Level requirements usually differ between companies but are similar to the following offered by PayPal:

==== Level 1 ====
- Any merchant who accepts credit cards complies with this level. It functions as a normal credit card and is authorized and associated with normal transaction data.

==== Level 2 ====
- Additional data regarding the actual sales such as tax, customer code, purchase number, invoice number etc. is captured at the point of sale. Most of the time it is combined with the merchants information such as Tax ID number, state and postal code data.

==== Level 3 ====
- Significant additional information on the actual product or service is shared such as line items, product codes, item description, unit price and quantities as well as shipping postal code data are needed in addition to the Level 2 requirements.

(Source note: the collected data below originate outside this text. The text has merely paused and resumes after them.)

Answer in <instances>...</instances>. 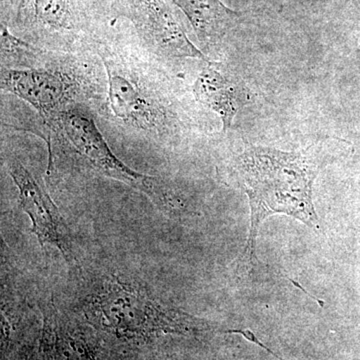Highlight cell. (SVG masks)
Returning a JSON list of instances; mask_svg holds the SVG:
<instances>
[{
  "label": "cell",
  "mask_w": 360,
  "mask_h": 360,
  "mask_svg": "<svg viewBox=\"0 0 360 360\" xmlns=\"http://www.w3.org/2000/svg\"><path fill=\"white\" fill-rule=\"evenodd\" d=\"M238 172L250 207V227L246 245L248 264H255L260 224L274 214L300 220L321 233L315 212L312 186L316 167L298 153L267 148H251L238 160Z\"/></svg>",
  "instance_id": "cell-1"
},
{
  "label": "cell",
  "mask_w": 360,
  "mask_h": 360,
  "mask_svg": "<svg viewBox=\"0 0 360 360\" xmlns=\"http://www.w3.org/2000/svg\"><path fill=\"white\" fill-rule=\"evenodd\" d=\"M84 307L115 328L144 324L180 329L206 326L205 322L160 302L141 286L123 283L118 277L108 279L101 288L90 293Z\"/></svg>",
  "instance_id": "cell-2"
},
{
  "label": "cell",
  "mask_w": 360,
  "mask_h": 360,
  "mask_svg": "<svg viewBox=\"0 0 360 360\" xmlns=\"http://www.w3.org/2000/svg\"><path fill=\"white\" fill-rule=\"evenodd\" d=\"M60 124L77 153L99 174L141 191L165 210L174 207V198L165 182L158 177L139 174L120 160L91 116L84 111L68 110L60 115Z\"/></svg>",
  "instance_id": "cell-3"
},
{
  "label": "cell",
  "mask_w": 360,
  "mask_h": 360,
  "mask_svg": "<svg viewBox=\"0 0 360 360\" xmlns=\"http://www.w3.org/2000/svg\"><path fill=\"white\" fill-rule=\"evenodd\" d=\"M8 170L18 187L21 208L32 219V231L40 245L54 246L66 262H72L75 258L70 231L44 184L20 161L11 160Z\"/></svg>",
  "instance_id": "cell-4"
},
{
  "label": "cell",
  "mask_w": 360,
  "mask_h": 360,
  "mask_svg": "<svg viewBox=\"0 0 360 360\" xmlns=\"http://www.w3.org/2000/svg\"><path fill=\"white\" fill-rule=\"evenodd\" d=\"M123 15L158 51L176 58H206L186 37L167 0H118Z\"/></svg>",
  "instance_id": "cell-5"
},
{
  "label": "cell",
  "mask_w": 360,
  "mask_h": 360,
  "mask_svg": "<svg viewBox=\"0 0 360 360\" xmlns=\"http://www.w3.org/2000/svg\"><path fill=\"white\" fill-rule=\"evenodd\" d=\"M2 87L51 117L68 96V82L59 73L45 70H9L2 72Z\"/></svg>",
  "instance_id": "cell-6"
},
{
  "label": "cell",
  "mask_w": 360,
  "mask_h": 360,
  "mask_svg": "<svg viewBox=\"0 0 360 360\" xmlns=\"http://www.w3.org/2000/svg\"><path fill=\"white\" fill-rule=\"evenodd\" d=\"M108 77V103L113 115L134 127H153L156 115L131 78L110 63H104Z\"/></svg>",
  "instance_id": "cell-7"
},
{
  "label": "cell",
  "mask_w": 360,
  "mask_h": 360,
  "mask_svg": "<svg viewBox=\"0 0 360 360\" xmlns=\"http://www.w3.org/2000/svg\"><path fill=\"white\" fill-rule=\"evenodd\" d=\"M186 13L203 44H212L224 39L238 23L239 14L221 0H172Z\"/></svg>",
  "instance_id": "cell-8"
},
{
  "label": "cell",
  "mask_w": 360,
  "mask_h": 360,
  "mask_svg": "<svg viewBox=\"0 0 360 360\" xmlns=\"http://www.w3.org/2000/svg\"><path fill=\"white\" fill-rule=\"evenodd\" d=\"M196 101L221 118L224 131L231 127L239 110L238 92L231 82L212 68H205L193 85Z\"/></svg>",
  "instance_id": "cell-9"
},
{
  "label": "cell",
  "mask_w": 360,
  "mask_h": 360,
  "mask_svg": "<svg viewBox=\"0 0 360 360\" xmlns=\"http://www.w3.org/2000/svg\"><path fill=\"white\" fill-rule=\"evenodd\" d=\"M22 9L33 25L49 32H75L82 25L77 0H25Z\"/></svg>",
  "instance_id": "cell-10"
},
{
  "label": "cell",
  "mask_w": 360,
  "mask_h": 360,
  "mask_svg": "<svg viewBox=\"0 0 360 360\" xmlns=\"http://www.w3.org/2000/svg\"><path fill=\"white\" fill-rule=\"evenodd\" d=\"M25 0H1L2 15L4 18H13V16L20 13Z\"/></svg>",
  "instance_id": "cell-11"
}]
</instances>
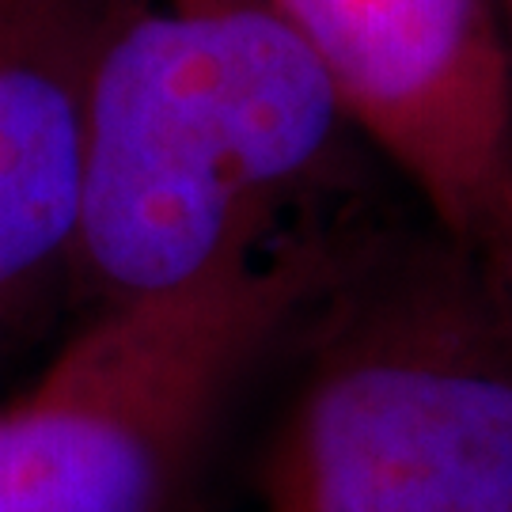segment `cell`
Returning a JSON list of instances; mask_svg holds the SVG:
<instances>
[{
  "instance_id": "6da1fadb",
  "label": "cell",
  "mask_w": 512,
  "mask_h": 512,
  "mask_svg": "<svg viewBox=\"0 0 512 512\" xmlns=\"http://www.w3.org/2000/svg\"><path fill=\"white\" fill-rule=\"evenodd\" d=\"M414 198L270 0H95L84 315L183 296L380 228Z\"/></svg>"
},
{
  "instance_id": "7a4b0ae2",
  "label": "cell",
  "mask_w": 512,
  "mask_h": 512,
  "mask_svg": "<svg viewBox=\"0 0 512 512\" xmlns=\"http://www.w3.org/2000/svg\"><path fill=\"white\" fill-rule=\"evenodd\" d=\"M194 512H512V293L418 205L315 296Z\"/></svg>"
},
{
  "instance_id": "3957f363",
  "label": "cell",
  "mask_w": 512,
  "mask_h": 512,
  "mask_svg": "<svg viewBox=\"0 0 512 512\" xmlns=\"http://www.w3.org/2000/svg\"><path fill=\"white\" fill-rule=\"evenodd\" d=\"M380 228L84 315L0 410V512H194L277 349Z\"/></svg>"
},
{
  "instance_id": "277c9868",
  "label": "cell",
  "mask_w": 512,
  "mask_h": 512,
  "mask_svg": "<svg viewBox=\"0 0 512 512\" xmlns=\"http://www.w3.org/2000/svg\"><path fill=\"white\" fill-rule=\"evenodd\" d=\"M425 217L512 293V57L497 0H270Z\"/></svg>"
},
{
  "instance_id": "5b68a950",
  "label": "cell",
  "mask_w": 512,
  "mask_h": 512,
  "mask_svg": "<svg viewBox=\"0 0 512 512\" xmlns=\"http://www.w3.org/2000/svg\"><path fill=\"white\" fill-rule=\"evenodd\" d=\"M95 0H0V319L69 285Z\"/></svg>"
},
{
  "instance_id": "8992f818",
  "label": "cell",
  "mask_w": 512,
  "mask_h": 512,
  "mask_svg": "<svg viewBox=\"0 0 512 512\" xmlns=\"http://www.w3.org/2000/svg\"><path fill=\"white\" fill-rule=\"evenodd\" d=\"M501 8V27H505V42H509V57H512V0H497Z\"/></svg>"
}]
</instances>
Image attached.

== Advantages for business ==
The marketing industry claims that sharing card transaction data can be beneficial to consumers as it allows for card companies and merchants to provide better products and services tailored to them directly. This may result in favourable products or services for the consumer, however it tends to increase spending habits. It is also claimed that less mass marketing is done and instead only specific groups that are susceptible to the advertisements will be targeted. Businesses benefit enormously, often at the expense of consumer privacy, as this type of information is useful for identifying promising areas of growth, enhance direct marketing response rates, and improve retention of existing customers. Exposing payment and spending trends can offer more opportunity for revenue growth as well as for consumer experiences in stores and online.

== Privacy concerns ==
Keeping this type of data anonymous is a challenge for debit and credit card companies who share the information with third parties. Metadata with certain properties, especially a geographical location attached are hard to keep unsourced. Other patterns of behaviour are also unique enough on their own to identify individuals to using metadata, indicating that complete anonymity is impossible. As more information becomes available and is tagged by people's consuming behaviour, this will only get harder to do. The standards for protection and enforcement against the release of this metadata varies among OECD member nations. The United States does not have any enforced national law for reporting consumer data breaches.